Researchers advance AI in the hunt for new drugs

AI-generated illustration of a computer chip in a pill
New research is bridging the gap between traditional biological research and modern AI technology. (AI-generated image via Adobe Firefly)
By Emily Leighton

Can AI predict the next life-saving drug?

The answer may lie in the labyrinth of ZINC 250K.

A free dataset containing over 250,000 molecules, ZINC 250K is frequently used in machine learning experiments. It teaches AI to decode molecular structures, pinpoint potential drug candidates and predict their success.

For Pingzhao Hu, PhD, and other computational biologists, it is an ideal training ground in the quest to streamline the drug discovery process.

Hu, associate professor with the Department of Biochemistry, and his research team are developing AI models to identify promising new drug candidates for study.

Pingzhao Hu, PhDPingzhao Hu, PhD, is developing AI models to identify promising new drug candidates for study. (Mac Lai/Schulich Medicine & Dentistry)

Their latest model, called GraphBAN, predicts how chemical compounds, like potential drugs, interact with proteins, the complex molecules that control functions in the body. It does this using a graph-based approach, representing molecules as networks of connected parts – similar to a web or a map.

By analyzing biological properties (how proteins behave) and chemical properties (how molecules are structured and react), GraphBAN can identify patterns and make accurate predictions.

Published recently in Nature Communications in collaboration with researchers at the University of Manitoba, what sets this advanced model apart is its ability to incorporate new, never-before-seen compounds.

Typically, AI models learn from existing data and struggle when faced with something new.

GraphBAN can recognize general patterns in how compounds and proteins interact – instead of simply memorizing past interactions, it learns the underlying rules and applies them to new cases.

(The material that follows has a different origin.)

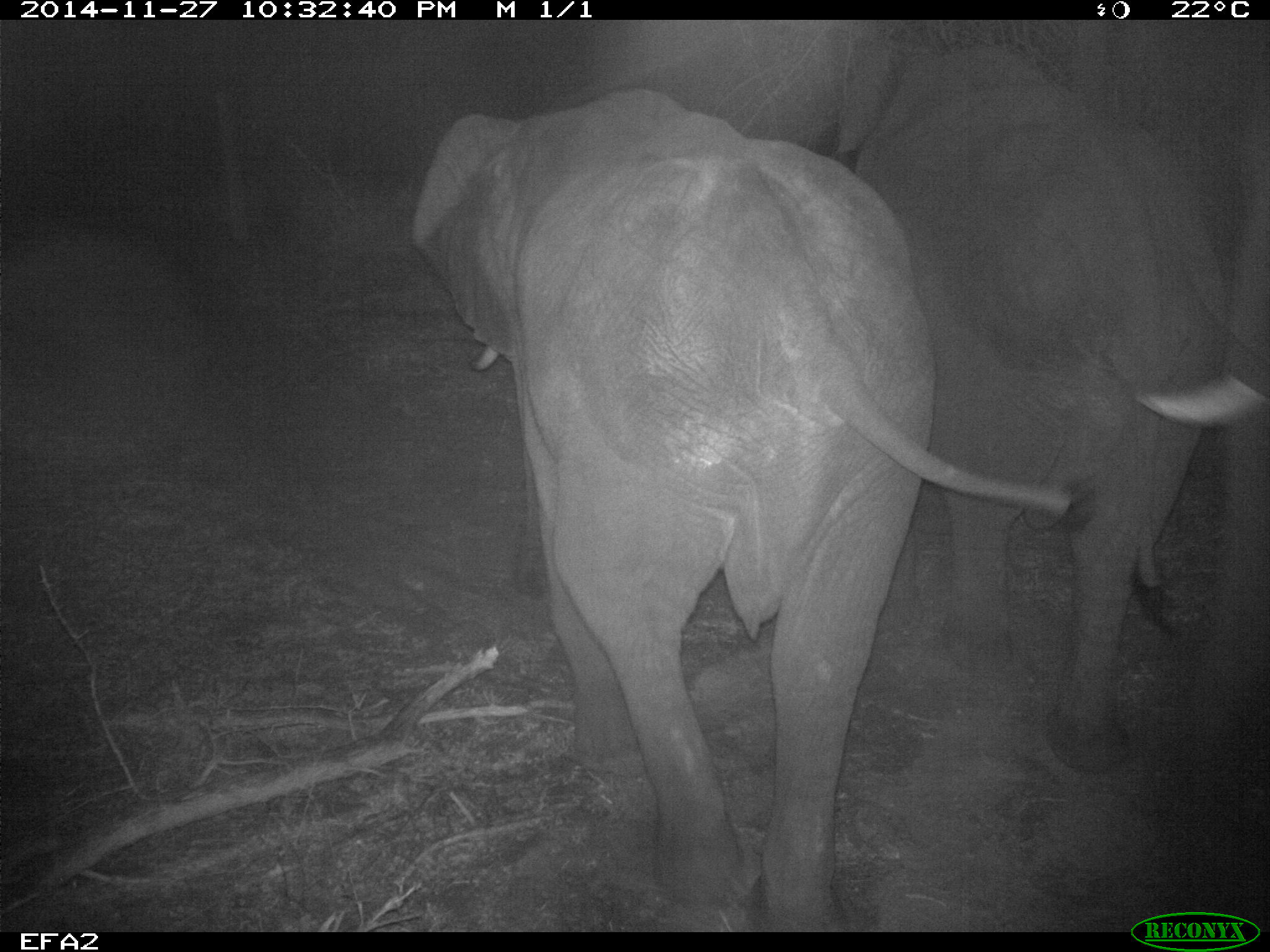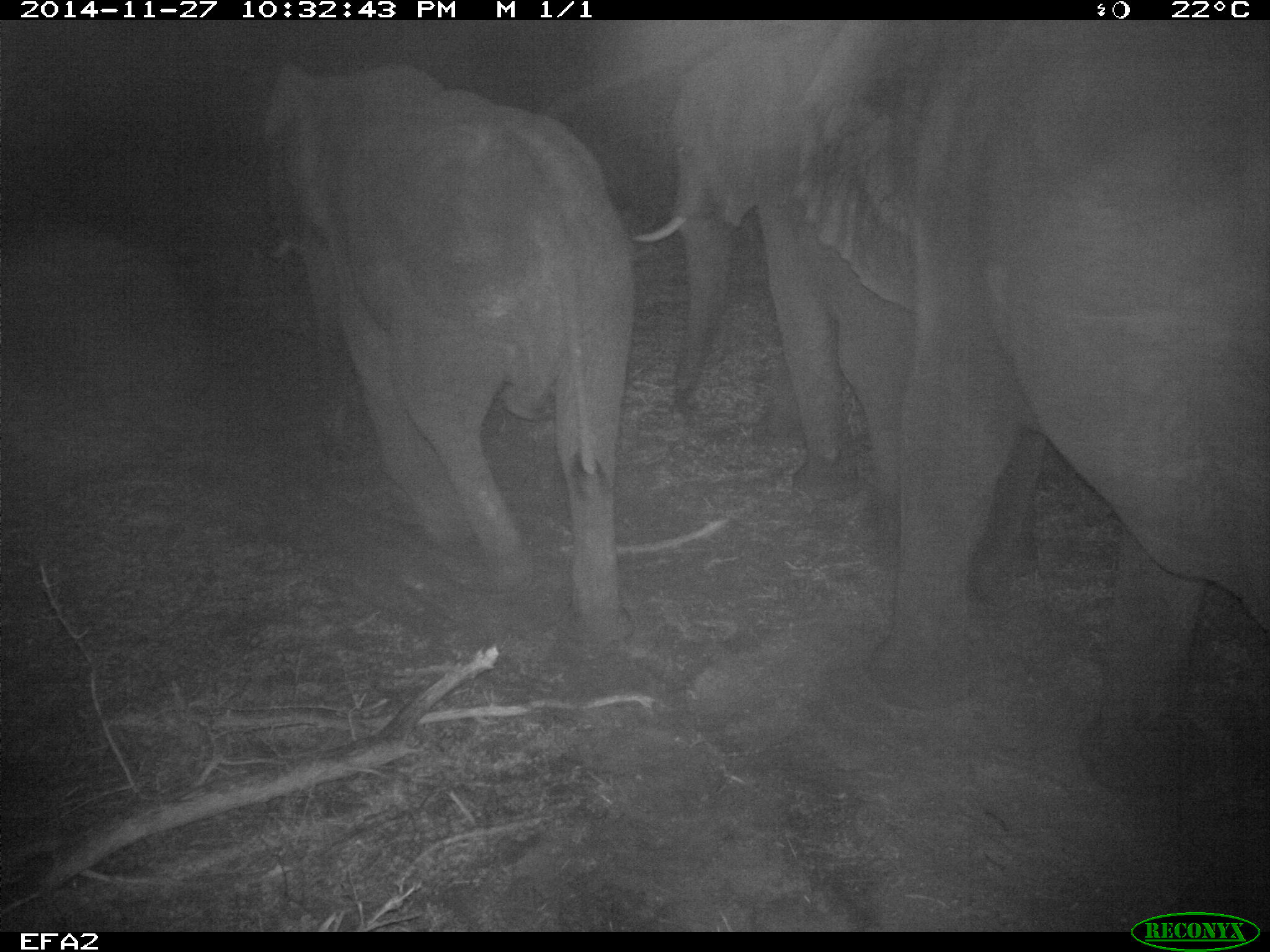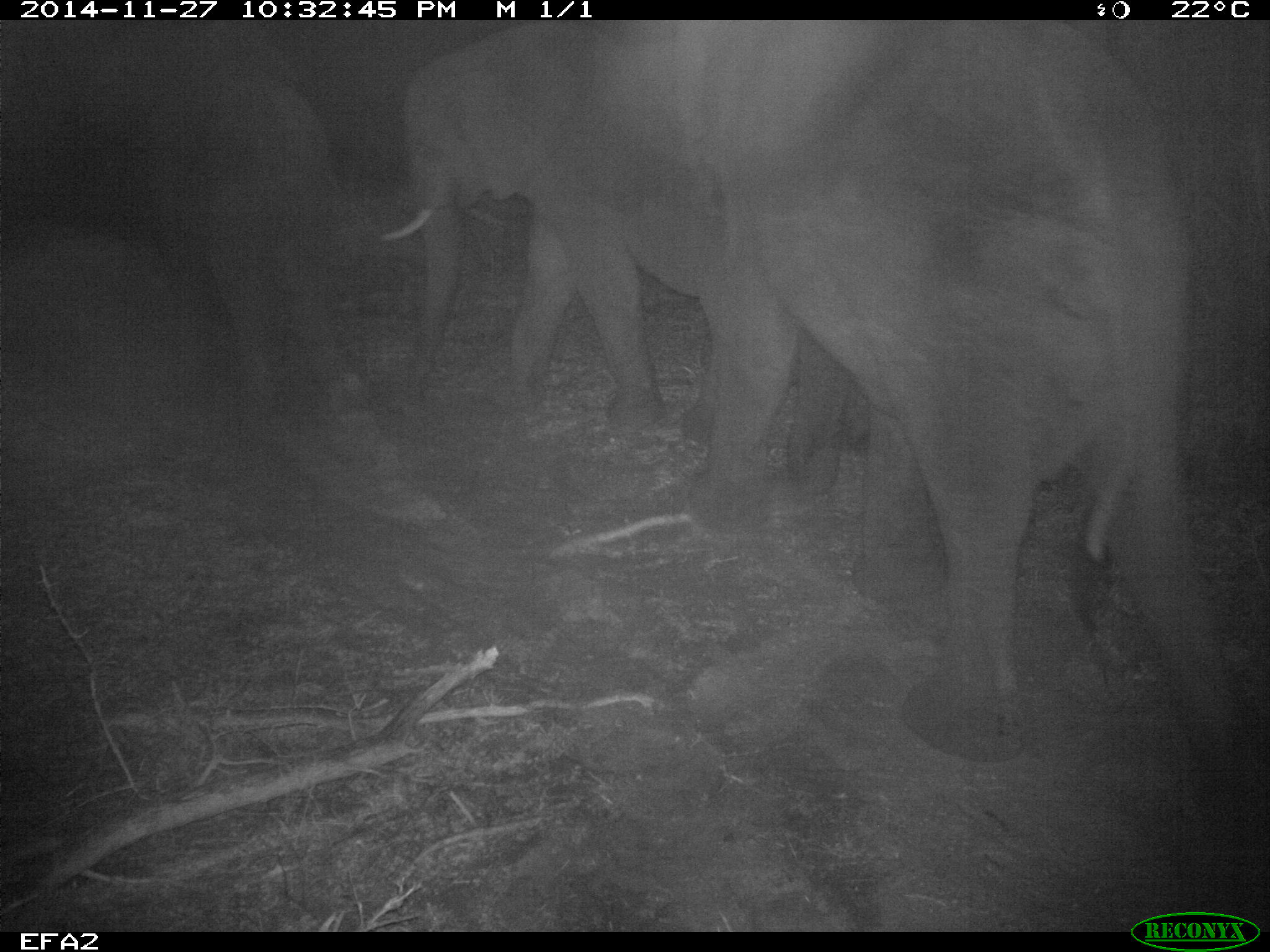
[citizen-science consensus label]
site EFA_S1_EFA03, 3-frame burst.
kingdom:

“GraphBAN’s ability to make these predictions without needing prior interaction data is crucial for discovering new drug candidates and understanding how they might work in the body,” explained Hu, Canada Research Chair in Computational Approaches to Health Research.

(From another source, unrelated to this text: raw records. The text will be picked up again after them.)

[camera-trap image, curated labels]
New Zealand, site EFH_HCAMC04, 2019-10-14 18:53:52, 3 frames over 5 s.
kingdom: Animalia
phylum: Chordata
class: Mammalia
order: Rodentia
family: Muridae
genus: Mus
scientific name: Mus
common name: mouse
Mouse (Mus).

This is where ZINC 250K enters the scene. Hu and his team used the dataset to validate GraphBAN’s accuracy by asking which of its compounds would interact with Pin1, a protein linked to cancer.

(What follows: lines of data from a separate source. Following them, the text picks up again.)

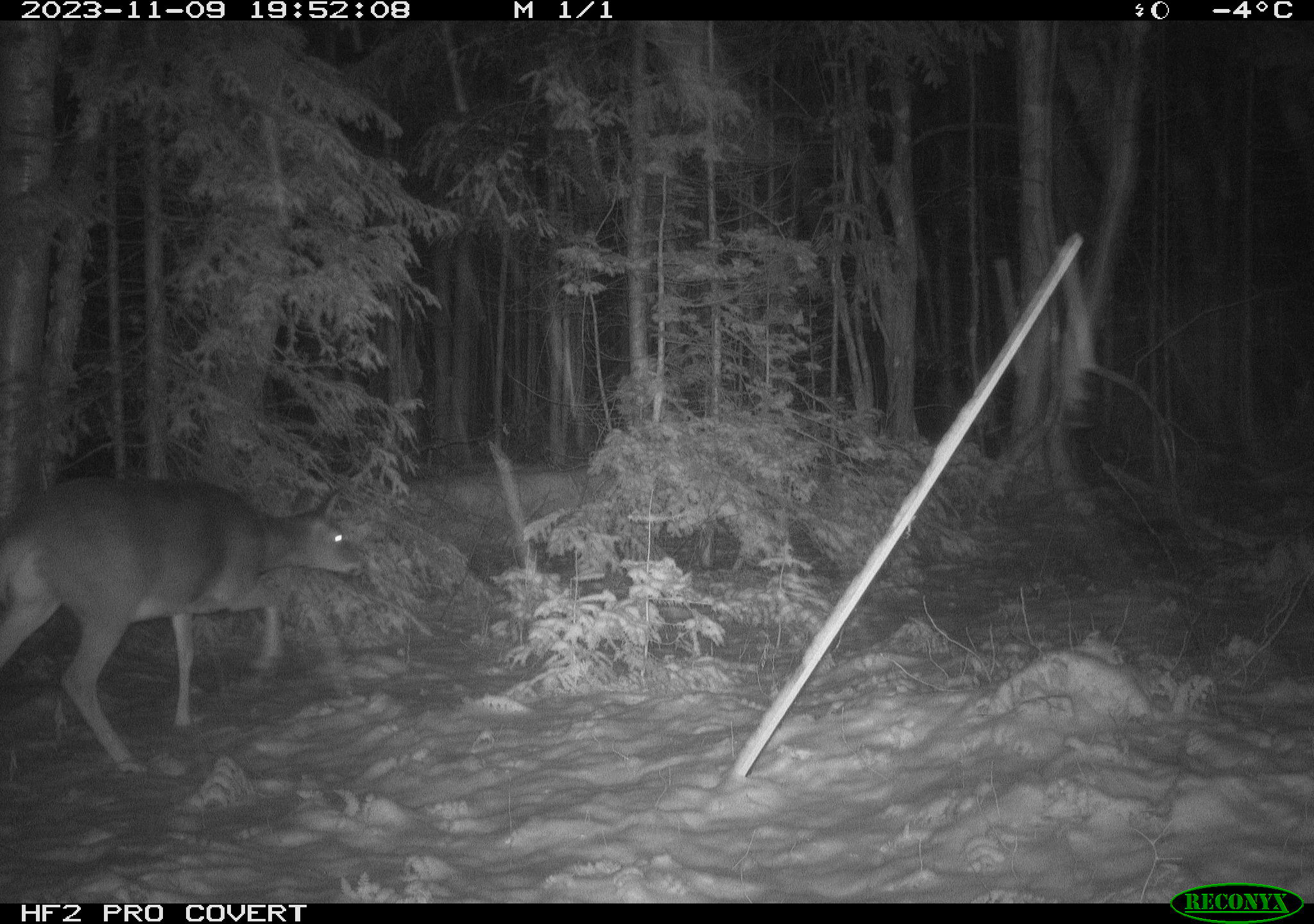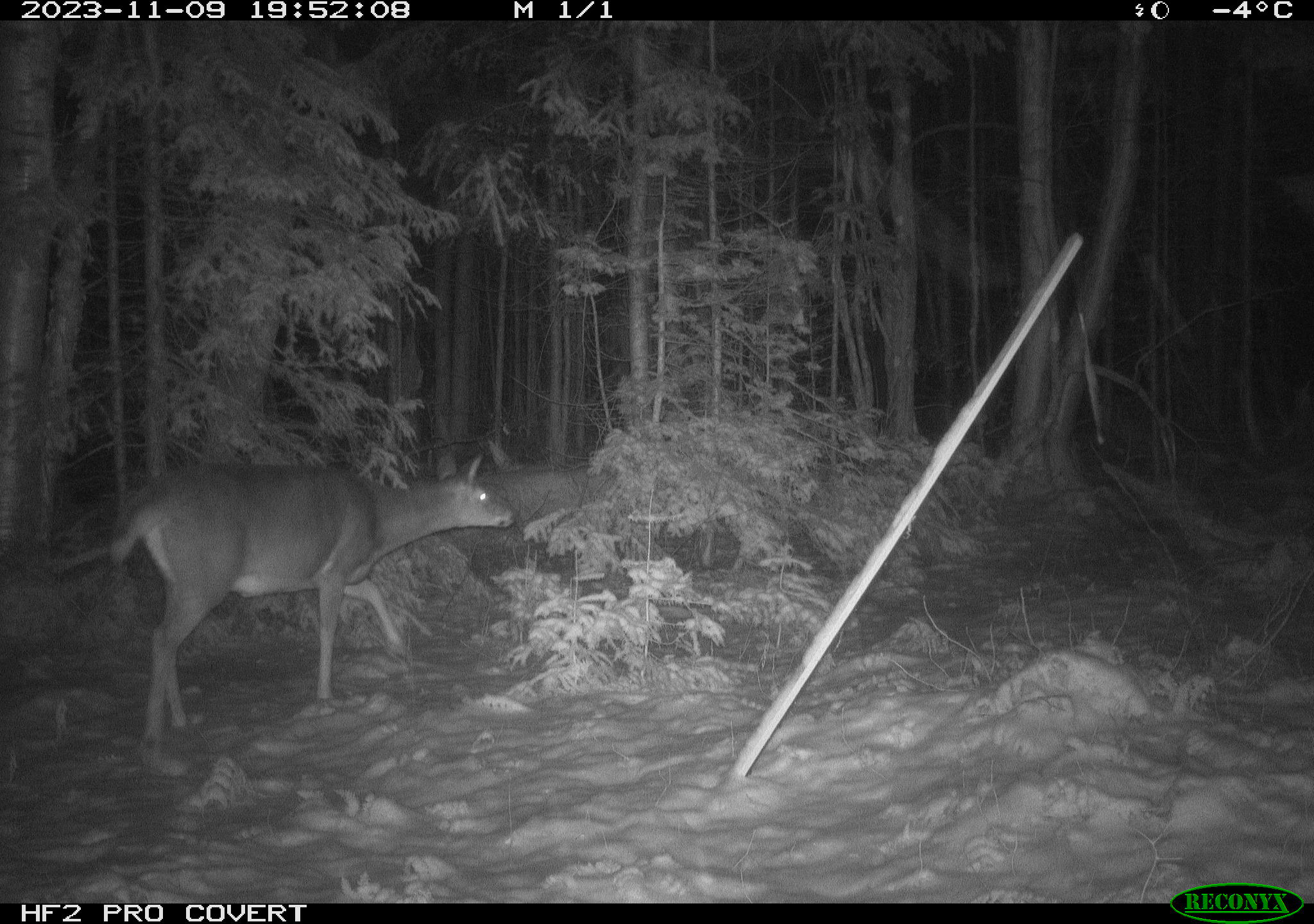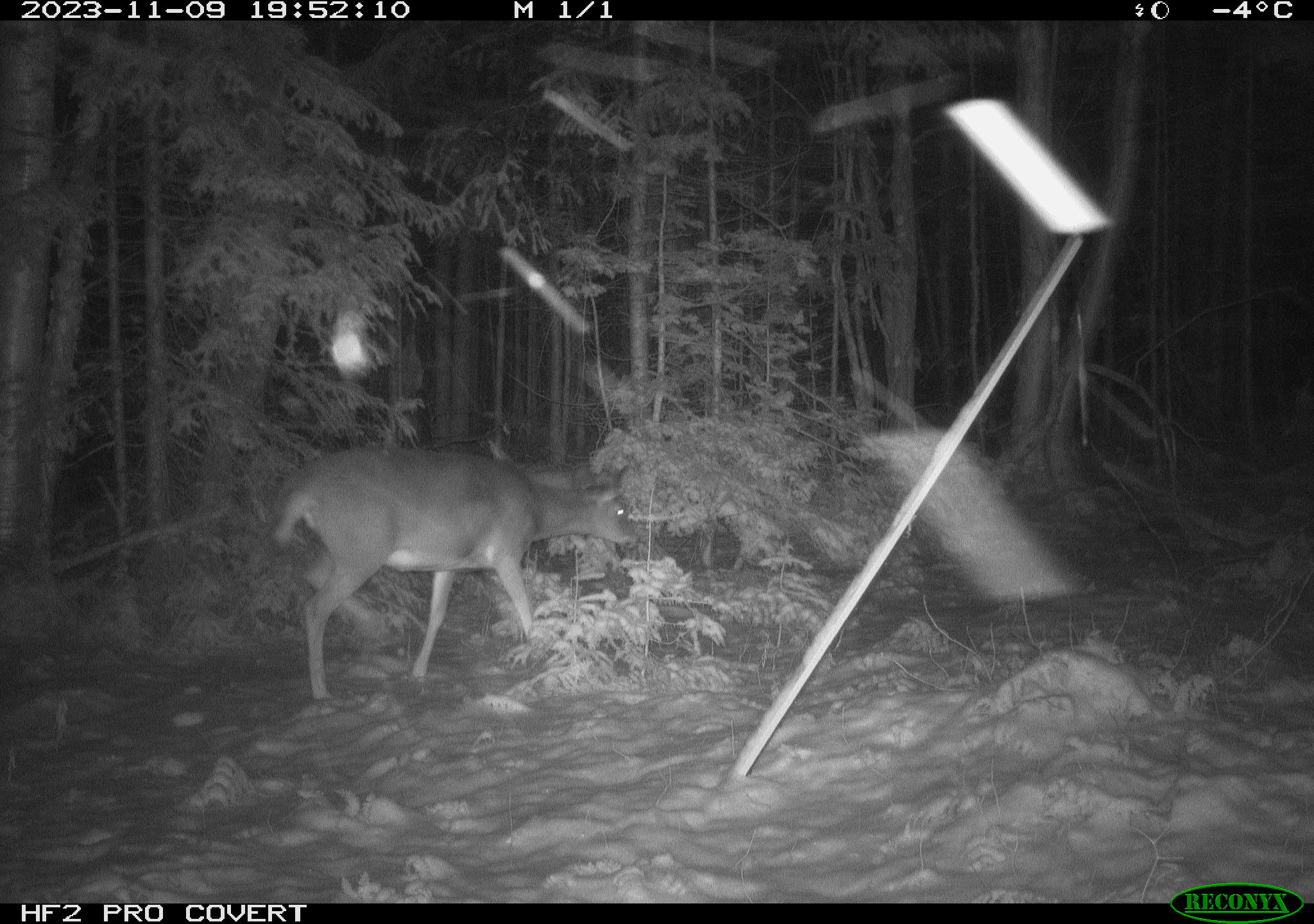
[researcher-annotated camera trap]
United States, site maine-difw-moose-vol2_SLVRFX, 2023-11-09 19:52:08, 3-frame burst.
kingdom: Animalia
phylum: Chordata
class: Mammalia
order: Artiodactyla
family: Cervidae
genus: Odocoileus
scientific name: Odocoileus virginianus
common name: white-tailed deer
White-tailed deer (Odocoileus virginianus).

The catch? The model had never seen the ZINC 250K compounds or the Pin1 protein before.

The researchers validated the predicted interactions using a traditional, non-AI bioinformatics pipeline, demonstrating GraphBAN’s predictive prowess.

“This real-world test confirms that GraphBAN can effectively predict interactions between previously unseen compounds and proteins, highlighting its value as a tool for drug discovery,” said Hu.

The model can be used for large-scale drug screening, repurposing existing drugs for new diseases, or analyzing newly discovered proteins to determine their potential role in disease.

“This versatility makes GraphBAN valuable in many biomedical applications,” said Hu. “From identifying treatments for emerging health threats, like viral outbreaks, to advancing personalized medicine by helping tailor treatments to a patient’s unique genetic makeup.”

GraphBAN’s source code is open access, meaning other researchers can benefit and build on the work.

Members of the Hu LabPingzhao Hu (front right) and members of his research team. (supplied)

Hu's team is also tackling antibiotic discovery – currently a lengthy and expensive process – with another AI model.

Called CL-MFAP, this model learns by looking at molecules from three perspectives: their chemical formula, 2D structural graph and ‘fingerprint’ patterns. It was trained on a vast collection of molecules, allowing it to recognize key features and relationships.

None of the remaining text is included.